Em uma dessas viagens, oficial do exército russo disse à BBC que a Rússia estava na Síria "para o longo prazo".

Mas isso era uma questão maior do que apenas prestígio.

·        Bases militares

Em troca de assistência militar, as autoridades sírias concederam à Rússia autorização para ocupar por 49 anos a base aérea em Hmeimim e a base naval em Tartous.

A Rússia havia garantido uma importante posição no Mediterrâneo oriental. As bases se tornaram importantes centros para transferência de militares para dentro e para fora da África.

Uma questão-chave para Moscou: o que acontecerá com essas bases russas agora?

O comunicado na TV estatal russa anunciando a chegada de Assad a Moscou também mencionou que autoridades russas estavam em contato com representantes da "oposição armada síria".
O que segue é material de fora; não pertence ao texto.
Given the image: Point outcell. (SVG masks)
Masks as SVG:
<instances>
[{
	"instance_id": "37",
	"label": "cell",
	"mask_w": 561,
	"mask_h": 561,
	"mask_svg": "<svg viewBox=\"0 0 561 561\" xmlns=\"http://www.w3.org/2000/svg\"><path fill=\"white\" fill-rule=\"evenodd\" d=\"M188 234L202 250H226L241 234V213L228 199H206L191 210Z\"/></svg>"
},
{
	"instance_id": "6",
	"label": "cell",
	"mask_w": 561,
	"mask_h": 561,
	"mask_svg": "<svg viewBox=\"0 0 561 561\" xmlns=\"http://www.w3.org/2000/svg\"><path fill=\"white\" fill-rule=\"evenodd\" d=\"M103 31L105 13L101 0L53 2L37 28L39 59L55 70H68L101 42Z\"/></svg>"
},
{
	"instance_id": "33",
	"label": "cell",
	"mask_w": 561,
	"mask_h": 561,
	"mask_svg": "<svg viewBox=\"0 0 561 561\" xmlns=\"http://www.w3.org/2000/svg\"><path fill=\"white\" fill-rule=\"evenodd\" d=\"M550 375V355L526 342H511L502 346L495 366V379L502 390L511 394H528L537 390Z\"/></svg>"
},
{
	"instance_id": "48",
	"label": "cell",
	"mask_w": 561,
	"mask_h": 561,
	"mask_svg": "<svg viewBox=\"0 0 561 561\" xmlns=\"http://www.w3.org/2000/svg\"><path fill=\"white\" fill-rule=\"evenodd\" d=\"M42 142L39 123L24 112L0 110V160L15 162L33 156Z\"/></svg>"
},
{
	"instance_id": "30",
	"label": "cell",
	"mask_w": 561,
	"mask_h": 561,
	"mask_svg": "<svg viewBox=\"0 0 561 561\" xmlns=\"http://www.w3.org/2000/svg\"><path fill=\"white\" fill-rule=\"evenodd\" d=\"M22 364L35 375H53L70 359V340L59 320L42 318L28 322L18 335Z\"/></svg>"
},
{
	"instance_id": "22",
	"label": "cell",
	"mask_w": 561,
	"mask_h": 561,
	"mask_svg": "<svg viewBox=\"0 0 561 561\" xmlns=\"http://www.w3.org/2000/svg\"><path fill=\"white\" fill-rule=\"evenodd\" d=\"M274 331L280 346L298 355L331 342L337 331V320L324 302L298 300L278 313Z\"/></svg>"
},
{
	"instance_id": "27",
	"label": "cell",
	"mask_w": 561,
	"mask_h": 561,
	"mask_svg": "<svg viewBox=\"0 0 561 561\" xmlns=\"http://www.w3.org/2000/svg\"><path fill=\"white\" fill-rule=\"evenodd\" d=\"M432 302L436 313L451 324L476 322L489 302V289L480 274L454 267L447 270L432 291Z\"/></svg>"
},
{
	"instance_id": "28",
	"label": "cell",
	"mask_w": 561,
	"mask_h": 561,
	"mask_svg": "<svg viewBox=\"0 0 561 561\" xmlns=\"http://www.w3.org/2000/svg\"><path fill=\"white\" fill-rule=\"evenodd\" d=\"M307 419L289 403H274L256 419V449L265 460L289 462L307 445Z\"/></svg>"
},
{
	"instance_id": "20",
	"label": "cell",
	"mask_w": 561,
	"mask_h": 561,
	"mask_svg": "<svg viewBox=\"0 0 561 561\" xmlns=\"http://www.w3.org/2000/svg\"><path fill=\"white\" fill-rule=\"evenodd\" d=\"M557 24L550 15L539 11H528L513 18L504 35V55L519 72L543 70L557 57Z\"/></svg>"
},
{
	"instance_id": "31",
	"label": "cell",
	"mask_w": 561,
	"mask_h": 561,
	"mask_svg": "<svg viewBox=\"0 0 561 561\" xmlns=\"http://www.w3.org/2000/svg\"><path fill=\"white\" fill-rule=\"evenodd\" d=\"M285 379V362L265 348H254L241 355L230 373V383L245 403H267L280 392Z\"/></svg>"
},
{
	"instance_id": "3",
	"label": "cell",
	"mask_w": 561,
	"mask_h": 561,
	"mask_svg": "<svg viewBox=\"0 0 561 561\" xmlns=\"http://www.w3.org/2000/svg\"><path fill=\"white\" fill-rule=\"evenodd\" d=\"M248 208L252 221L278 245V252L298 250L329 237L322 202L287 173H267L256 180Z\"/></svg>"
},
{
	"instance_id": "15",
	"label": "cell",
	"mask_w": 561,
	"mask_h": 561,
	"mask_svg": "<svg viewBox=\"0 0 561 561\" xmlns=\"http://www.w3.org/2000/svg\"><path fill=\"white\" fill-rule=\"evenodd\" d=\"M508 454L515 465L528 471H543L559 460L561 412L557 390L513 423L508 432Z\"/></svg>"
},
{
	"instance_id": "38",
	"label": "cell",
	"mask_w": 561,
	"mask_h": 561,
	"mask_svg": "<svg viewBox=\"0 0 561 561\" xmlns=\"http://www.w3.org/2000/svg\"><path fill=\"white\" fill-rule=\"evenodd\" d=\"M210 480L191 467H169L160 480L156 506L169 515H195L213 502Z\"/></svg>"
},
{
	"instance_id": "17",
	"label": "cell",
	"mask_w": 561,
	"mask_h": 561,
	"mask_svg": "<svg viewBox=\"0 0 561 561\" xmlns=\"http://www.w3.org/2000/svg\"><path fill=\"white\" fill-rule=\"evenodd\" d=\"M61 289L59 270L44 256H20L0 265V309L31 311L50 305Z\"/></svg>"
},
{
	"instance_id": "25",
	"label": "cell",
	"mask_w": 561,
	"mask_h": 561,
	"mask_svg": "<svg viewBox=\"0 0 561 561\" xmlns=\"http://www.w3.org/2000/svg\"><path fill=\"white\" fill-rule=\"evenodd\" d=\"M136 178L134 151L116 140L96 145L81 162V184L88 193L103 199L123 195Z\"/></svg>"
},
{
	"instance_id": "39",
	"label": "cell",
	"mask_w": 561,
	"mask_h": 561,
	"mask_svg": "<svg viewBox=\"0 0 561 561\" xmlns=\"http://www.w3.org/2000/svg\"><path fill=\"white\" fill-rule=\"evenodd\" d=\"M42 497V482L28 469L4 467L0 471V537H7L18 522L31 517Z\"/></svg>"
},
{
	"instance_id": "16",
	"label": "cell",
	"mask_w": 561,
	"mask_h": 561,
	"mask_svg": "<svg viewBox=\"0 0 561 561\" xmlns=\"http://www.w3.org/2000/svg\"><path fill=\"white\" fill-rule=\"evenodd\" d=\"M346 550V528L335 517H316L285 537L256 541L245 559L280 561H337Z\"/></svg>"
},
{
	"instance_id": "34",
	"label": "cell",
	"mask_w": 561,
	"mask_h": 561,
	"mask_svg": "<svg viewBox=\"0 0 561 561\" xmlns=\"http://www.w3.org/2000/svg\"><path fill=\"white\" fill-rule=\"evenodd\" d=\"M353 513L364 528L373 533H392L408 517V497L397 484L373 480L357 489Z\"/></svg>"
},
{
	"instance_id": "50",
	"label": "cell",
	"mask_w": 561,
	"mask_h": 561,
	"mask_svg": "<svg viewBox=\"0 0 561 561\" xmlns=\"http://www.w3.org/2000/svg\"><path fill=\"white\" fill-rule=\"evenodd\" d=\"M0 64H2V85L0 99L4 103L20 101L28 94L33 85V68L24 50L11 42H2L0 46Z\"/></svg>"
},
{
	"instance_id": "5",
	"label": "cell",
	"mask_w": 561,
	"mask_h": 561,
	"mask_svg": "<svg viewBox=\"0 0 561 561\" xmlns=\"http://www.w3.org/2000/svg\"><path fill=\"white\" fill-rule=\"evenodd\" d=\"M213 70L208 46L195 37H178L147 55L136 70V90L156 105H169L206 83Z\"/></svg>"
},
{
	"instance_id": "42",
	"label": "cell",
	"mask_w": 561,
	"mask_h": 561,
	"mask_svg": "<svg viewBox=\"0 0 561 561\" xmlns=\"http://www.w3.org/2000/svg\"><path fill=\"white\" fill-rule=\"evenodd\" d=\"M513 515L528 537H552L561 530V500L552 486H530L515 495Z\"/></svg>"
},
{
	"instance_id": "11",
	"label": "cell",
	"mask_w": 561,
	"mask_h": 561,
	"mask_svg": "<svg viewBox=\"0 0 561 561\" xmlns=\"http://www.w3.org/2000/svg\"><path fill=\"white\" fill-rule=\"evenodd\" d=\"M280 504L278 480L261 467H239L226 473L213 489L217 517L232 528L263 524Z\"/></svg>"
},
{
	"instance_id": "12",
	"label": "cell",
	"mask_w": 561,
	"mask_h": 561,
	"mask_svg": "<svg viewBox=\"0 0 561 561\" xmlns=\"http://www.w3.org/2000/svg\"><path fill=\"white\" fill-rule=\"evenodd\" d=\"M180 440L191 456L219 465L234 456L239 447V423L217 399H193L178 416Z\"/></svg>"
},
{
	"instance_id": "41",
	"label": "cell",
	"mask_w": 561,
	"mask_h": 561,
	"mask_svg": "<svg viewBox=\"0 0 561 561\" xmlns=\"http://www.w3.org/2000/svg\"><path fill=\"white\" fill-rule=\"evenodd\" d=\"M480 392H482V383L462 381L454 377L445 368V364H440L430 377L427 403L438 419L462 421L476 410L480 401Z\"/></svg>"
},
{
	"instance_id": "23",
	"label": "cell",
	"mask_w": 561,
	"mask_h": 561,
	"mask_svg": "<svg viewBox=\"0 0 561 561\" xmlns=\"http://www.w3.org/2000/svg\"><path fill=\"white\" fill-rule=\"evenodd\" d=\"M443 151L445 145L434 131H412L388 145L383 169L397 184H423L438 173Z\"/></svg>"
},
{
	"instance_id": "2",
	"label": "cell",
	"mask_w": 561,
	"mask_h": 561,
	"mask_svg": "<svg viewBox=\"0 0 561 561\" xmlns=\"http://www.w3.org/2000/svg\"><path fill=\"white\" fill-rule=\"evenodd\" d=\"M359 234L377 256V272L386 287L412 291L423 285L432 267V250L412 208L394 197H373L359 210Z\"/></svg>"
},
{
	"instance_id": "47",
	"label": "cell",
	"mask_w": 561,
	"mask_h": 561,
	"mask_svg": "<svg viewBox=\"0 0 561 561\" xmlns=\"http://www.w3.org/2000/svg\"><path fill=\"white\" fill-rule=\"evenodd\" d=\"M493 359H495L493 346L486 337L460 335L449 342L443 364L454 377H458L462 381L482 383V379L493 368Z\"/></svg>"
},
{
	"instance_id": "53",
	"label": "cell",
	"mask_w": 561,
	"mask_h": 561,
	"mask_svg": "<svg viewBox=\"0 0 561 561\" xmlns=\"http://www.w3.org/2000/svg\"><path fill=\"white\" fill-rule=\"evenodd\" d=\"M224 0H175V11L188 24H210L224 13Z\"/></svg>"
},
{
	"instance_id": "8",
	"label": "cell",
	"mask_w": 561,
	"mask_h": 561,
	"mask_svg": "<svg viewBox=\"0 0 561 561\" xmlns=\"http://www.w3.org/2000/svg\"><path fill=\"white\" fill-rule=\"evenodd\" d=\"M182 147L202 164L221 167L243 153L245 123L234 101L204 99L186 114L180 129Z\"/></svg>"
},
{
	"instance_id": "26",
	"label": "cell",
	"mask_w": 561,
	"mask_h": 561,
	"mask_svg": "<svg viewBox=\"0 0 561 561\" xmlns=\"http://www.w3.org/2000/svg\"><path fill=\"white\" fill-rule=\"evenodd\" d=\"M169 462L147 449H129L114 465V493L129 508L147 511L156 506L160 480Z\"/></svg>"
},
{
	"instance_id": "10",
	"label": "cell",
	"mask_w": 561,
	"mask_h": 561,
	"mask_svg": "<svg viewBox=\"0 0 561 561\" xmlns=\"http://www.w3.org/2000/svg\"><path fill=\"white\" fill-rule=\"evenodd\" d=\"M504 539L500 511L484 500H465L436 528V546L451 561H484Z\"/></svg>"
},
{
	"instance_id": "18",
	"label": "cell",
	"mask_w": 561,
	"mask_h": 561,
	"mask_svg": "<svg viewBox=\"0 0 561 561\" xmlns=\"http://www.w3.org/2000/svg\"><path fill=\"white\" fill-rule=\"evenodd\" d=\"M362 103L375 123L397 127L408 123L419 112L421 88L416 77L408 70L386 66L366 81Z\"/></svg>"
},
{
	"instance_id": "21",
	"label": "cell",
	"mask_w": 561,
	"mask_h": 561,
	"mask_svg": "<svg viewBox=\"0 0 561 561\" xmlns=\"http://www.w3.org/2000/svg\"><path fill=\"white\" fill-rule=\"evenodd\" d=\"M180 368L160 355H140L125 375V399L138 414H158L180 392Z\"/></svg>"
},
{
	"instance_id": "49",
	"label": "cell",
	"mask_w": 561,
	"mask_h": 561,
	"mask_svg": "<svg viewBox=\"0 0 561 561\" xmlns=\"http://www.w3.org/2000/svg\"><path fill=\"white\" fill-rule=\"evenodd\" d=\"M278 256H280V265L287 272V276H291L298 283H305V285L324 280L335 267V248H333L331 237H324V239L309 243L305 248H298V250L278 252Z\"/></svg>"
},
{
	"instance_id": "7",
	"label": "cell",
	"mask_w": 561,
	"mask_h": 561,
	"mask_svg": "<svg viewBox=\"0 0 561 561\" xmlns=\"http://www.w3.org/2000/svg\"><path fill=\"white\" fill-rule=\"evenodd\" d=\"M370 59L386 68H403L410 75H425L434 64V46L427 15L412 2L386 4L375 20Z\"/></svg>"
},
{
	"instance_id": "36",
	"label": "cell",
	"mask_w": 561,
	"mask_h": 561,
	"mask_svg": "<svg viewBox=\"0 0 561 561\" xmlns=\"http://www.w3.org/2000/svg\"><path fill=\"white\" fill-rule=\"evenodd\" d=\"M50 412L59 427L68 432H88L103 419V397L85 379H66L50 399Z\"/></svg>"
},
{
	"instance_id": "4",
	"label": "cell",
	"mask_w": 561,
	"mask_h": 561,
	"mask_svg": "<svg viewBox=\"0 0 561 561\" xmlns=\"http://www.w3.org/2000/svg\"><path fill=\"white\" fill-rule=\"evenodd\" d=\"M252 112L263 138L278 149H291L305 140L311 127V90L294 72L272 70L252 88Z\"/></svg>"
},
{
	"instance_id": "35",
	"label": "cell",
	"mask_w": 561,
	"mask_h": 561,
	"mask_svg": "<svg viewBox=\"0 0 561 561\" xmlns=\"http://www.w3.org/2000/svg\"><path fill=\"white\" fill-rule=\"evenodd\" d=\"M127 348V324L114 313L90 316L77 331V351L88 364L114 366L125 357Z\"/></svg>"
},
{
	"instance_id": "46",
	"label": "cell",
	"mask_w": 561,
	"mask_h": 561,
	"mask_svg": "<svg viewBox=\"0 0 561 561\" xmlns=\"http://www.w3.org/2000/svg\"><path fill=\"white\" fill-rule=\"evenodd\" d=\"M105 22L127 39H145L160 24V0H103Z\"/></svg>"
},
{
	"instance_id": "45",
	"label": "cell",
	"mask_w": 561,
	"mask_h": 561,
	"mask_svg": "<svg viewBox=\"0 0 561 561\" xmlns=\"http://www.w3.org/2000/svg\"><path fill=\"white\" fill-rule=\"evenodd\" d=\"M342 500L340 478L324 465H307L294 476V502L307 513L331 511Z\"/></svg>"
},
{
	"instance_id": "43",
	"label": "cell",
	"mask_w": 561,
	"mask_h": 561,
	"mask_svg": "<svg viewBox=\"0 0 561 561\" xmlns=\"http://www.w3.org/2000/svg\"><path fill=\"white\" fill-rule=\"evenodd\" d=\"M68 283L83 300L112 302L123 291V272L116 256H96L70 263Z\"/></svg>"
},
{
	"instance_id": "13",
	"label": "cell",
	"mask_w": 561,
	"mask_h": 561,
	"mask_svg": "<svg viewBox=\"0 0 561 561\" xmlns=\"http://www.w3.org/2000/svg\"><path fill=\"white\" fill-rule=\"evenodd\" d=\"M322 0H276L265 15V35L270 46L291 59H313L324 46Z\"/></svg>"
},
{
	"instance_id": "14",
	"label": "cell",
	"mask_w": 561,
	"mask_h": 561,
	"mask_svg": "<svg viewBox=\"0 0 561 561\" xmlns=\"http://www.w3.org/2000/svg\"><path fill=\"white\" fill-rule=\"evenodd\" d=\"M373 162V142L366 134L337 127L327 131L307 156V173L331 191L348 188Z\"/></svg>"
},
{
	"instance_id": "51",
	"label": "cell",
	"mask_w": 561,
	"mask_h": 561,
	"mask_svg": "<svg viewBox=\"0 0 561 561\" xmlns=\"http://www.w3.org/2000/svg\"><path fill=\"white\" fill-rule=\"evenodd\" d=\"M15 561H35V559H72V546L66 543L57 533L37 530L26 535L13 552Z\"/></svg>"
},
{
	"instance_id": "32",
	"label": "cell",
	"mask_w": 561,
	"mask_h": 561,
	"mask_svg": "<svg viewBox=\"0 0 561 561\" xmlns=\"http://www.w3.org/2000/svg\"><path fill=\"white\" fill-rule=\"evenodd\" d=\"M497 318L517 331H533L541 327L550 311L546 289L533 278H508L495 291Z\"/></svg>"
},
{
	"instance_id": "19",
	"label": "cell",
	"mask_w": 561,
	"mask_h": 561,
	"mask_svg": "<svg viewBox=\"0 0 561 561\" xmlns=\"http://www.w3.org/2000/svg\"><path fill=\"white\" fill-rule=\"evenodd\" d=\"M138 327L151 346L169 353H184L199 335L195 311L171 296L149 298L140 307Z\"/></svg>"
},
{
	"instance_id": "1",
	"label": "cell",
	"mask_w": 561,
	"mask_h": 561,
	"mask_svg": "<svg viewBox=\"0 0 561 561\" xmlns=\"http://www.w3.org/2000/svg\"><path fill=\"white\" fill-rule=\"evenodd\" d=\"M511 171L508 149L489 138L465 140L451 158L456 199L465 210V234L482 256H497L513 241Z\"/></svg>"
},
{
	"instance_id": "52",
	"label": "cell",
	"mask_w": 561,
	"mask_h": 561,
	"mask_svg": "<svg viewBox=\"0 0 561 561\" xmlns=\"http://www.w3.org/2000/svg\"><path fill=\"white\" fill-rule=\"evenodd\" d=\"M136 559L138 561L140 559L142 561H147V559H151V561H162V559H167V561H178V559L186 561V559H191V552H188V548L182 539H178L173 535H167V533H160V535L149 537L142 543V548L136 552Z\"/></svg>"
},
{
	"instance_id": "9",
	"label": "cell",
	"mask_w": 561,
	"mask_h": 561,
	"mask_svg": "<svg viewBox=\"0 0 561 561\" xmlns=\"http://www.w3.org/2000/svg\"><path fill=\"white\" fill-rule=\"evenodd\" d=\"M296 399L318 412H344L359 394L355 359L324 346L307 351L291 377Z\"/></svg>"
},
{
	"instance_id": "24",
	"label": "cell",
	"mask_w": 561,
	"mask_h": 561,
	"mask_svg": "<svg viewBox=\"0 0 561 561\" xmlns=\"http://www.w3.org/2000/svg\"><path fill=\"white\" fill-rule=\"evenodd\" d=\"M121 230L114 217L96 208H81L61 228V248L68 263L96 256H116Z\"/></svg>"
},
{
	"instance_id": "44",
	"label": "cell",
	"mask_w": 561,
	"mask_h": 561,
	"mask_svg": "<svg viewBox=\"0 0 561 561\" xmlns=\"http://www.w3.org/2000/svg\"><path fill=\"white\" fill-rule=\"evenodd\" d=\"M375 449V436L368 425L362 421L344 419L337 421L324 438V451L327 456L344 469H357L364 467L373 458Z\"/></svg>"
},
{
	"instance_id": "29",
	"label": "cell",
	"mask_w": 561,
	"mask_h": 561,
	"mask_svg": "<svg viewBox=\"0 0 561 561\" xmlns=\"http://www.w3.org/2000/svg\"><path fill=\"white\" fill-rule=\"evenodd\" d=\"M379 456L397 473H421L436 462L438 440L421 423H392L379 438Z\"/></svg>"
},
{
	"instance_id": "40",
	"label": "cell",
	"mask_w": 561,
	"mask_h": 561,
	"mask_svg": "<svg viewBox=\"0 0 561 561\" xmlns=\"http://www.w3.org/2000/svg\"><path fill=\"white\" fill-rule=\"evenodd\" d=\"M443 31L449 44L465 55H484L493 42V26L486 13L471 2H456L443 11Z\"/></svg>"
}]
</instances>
A reportagem disse que os líderes da oposição garantiram a segurança das bases militares russas e missões diplomáticas no território da Síria.

O Ministério das Relações Exteriores da Rússia diz que as bases na Síria foram colocadas "em estado de alerta máximo", mas afirma que não há "nenhuma ameaça séria a elas no momento".
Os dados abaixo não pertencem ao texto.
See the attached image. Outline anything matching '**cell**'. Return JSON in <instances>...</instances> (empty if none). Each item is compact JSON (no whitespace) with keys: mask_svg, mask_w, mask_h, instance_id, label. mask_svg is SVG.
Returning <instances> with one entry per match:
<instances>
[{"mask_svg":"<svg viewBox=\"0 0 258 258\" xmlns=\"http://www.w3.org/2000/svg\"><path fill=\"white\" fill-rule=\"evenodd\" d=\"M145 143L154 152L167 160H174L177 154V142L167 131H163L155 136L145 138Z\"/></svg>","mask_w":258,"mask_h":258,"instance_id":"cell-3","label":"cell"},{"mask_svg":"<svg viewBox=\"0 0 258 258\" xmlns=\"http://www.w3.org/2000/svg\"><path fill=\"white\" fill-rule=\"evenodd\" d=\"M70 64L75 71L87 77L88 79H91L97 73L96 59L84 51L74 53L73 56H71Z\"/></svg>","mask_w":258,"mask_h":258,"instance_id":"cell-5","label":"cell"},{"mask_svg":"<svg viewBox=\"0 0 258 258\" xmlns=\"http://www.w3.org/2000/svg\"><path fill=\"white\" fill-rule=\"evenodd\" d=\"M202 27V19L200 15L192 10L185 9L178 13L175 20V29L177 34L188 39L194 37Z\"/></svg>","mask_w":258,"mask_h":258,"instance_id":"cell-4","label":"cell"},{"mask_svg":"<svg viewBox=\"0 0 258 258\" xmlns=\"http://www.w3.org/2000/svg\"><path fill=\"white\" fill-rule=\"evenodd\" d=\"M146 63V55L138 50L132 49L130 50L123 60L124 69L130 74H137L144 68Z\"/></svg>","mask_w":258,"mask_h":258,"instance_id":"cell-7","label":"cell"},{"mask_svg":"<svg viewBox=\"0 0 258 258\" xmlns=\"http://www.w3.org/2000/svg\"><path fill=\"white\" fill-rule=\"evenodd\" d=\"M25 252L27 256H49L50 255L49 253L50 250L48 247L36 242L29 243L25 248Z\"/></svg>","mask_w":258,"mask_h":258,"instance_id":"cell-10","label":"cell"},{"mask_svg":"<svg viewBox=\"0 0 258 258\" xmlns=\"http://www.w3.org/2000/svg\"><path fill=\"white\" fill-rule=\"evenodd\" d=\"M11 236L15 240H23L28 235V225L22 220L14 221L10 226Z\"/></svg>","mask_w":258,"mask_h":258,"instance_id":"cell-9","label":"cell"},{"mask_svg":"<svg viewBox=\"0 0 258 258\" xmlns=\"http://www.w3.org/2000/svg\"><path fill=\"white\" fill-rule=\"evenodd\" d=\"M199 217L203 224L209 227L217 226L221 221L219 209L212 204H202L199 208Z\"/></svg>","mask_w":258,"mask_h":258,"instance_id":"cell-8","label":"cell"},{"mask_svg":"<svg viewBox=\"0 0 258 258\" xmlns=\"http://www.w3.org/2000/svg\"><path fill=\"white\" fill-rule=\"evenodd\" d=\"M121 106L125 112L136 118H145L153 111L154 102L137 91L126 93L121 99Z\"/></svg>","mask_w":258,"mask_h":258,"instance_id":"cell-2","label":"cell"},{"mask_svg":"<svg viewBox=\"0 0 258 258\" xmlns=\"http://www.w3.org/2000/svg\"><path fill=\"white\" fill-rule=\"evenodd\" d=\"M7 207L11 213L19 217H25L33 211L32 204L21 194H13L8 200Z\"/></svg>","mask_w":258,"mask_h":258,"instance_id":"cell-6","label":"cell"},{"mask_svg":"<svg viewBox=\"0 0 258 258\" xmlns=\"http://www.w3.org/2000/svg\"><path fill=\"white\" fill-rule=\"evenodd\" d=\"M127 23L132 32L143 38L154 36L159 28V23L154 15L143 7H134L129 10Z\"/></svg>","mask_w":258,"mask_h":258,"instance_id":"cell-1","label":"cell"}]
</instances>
Bashar al Assad era o aliado mais fiel da Rússia no Oriente Médio. O Kremlin investiu muito nele. As autoridades russas terão dificuldade em esconder que sua queda foi um revés para Moscou.

Ainda assim, eles estão tentando... E procurando bodes expiatórios.

Na noite de domingo, o principal programa semanal de notícias da TV estatal russa mirou no exército sírio, aparentemente culpando-o por não lutar contra os rebeldes.

"Todos podiam ver que a situação estava se tornando cada vez mais dramática para as autoridades sírias", disse o âncora Yevgeny Kiselev.

"Mas em Aleppo, por exemplo, posições foram cedidas sem luta. Áreas fortificadas foram rendidas uma após a outra e então explodidas, apesar de [tropas do governo] estarem melhor equipadas e superarem em número o lado atacante muitas vezes. É um mistério!"

O âncora afirmou que a Rússia "sempre esperou pela reconciliação [entre lados diferentes] na Síria."

"Claro que não somos indiferentes ao que está acontecendo na Síria. Mas nossa prioridade é a própria segurança da Rússia — o que está acontecendo na zona da Operação Militar Especial [guerra da Rússia na Ucrânia]", disse Kiselev.

Há uma mensagem clara aqui para o público russo.

Apesar de nove anos da Rússia despejando recursos para manter Bashar al-Assad no poder, os russos estão sendo informados de que têm coisas mais importantes com que se preocupar.